* MATERIALS PROVIDED
════
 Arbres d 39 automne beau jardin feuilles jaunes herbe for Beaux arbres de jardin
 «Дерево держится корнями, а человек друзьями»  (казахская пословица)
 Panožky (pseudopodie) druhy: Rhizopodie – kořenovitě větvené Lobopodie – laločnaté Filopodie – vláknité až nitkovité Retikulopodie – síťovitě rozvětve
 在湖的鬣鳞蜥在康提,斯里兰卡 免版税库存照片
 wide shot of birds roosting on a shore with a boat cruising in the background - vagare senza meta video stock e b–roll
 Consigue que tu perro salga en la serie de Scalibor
════
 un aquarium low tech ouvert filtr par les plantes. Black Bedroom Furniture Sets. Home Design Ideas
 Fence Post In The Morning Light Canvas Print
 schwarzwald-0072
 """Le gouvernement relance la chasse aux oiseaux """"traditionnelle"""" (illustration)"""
════
* ASSIGNED TASK
With the line that has "Panožky (pseudopodie) druhy: Rhizopodie" as the first and the line that has "Consigue que tu" as the last, repeat exactly that run of lines above and no more.

* RESPONSE BELOW
 Panožky (pseudopodie) druhy: Rhizopodie – kořenovitě větvené Lobopodie – laločnaté Filopodie – vláknité až nitkovité Retikulopodie – síťovitě rozvětve
 在湖的鬣鳞蜥在康提,斯里兰卡 免版税库存照片
 wide shot of birds roosting on a shore with a boat cruising in the background - vagare senza meta video stock e b–roll
 Consigue que tu perro salga en la serie de Scalibor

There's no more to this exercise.